KUTIPAN DOKUMEN
══════
Pelaksana penempatan TKI swasta bertanggung jawab untuk memberikan perlindungan kepada calon TKI/TKI sesuai dengan perjanjian penempatan.

 

Pasal  83    

 

Setiap calon TKI/TKI yang bekerja ke luar negeri baik secara perseorangan maupun yang ditempatkan oleh pelaksana penempatan TKI swasta wajib mengikuti program pembinaan dan  perlindungan TKI.

 

Pasal  84   

 

Program pembinaan dan perlindungan TKI sebagaimana dimaksud dalam Pasal 83 diatur lebih lanjut dengan Peraturan Pemerintah.

 

 

BAB VII

PENYELESAIAN PERSELISIHAN 

  

Pasal  85

 

(1)        Dalam hal terjadi sengketa antara TKI dengan pelaksana penempatan TKI swasta mengenai pelaksanaan perjanjian penempatan, maka kedua belah pihak mengupayakan penyelesaian secara damai dengan cara bermusyawarah.

 

(2)        Dalam hal penyelesaian secara musyawarah tidak tercapai, maka salah satu atau kedua belah pihak dapat meminta bantuan instansi yang bertanggung jawab di bidang ketenagakerjaan di Kabupaten/Kota, Provinsi atauPemerintah.
══════
Berdasarkan kutipan dokumen, bagaimana TKI dan pelaksana penempatan TKI swasta pertama-tama mengupayakan penyelesaian sengketa mengenai pelaksanaan perjanjian penempatan? Data di bawah ini sama sekali tidak digunakan.

BLOK DATA
══════
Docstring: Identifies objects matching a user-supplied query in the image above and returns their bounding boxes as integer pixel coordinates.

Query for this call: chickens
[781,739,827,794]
══════
JAWABAN SOAL
Kedua belah pihak mengupayakan penyelesaian secara damai dengan cara bermusyawarah.